Dataset entries:
# # #

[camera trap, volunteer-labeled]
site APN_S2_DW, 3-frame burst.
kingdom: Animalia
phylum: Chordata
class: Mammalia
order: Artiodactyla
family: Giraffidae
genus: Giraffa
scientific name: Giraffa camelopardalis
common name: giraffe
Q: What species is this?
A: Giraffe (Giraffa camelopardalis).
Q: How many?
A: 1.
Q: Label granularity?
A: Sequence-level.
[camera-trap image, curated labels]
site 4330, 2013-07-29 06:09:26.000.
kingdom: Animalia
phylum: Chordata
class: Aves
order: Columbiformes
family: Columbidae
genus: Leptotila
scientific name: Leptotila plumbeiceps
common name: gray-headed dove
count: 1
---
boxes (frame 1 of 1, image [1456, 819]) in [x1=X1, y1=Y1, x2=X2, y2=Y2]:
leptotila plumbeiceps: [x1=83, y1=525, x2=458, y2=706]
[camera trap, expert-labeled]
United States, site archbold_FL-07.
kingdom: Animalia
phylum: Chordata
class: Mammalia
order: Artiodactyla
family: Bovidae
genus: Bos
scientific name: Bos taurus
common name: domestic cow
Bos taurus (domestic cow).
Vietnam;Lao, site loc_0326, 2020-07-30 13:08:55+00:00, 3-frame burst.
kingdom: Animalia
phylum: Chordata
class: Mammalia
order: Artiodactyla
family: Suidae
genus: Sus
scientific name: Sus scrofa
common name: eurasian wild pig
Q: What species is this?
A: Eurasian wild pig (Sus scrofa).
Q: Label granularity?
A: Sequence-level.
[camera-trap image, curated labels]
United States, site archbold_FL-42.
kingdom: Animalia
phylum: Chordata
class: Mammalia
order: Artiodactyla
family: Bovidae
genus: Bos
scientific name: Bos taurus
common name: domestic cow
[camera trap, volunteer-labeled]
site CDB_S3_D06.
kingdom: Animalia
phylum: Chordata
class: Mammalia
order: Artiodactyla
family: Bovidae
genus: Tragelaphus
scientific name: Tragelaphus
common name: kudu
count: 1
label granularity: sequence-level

# # #

EXERCISE PROMPT =
The expected reply is a number only, the tally of lines in the data where the word "genus" is found.

WRITTEN SOLUTION =
6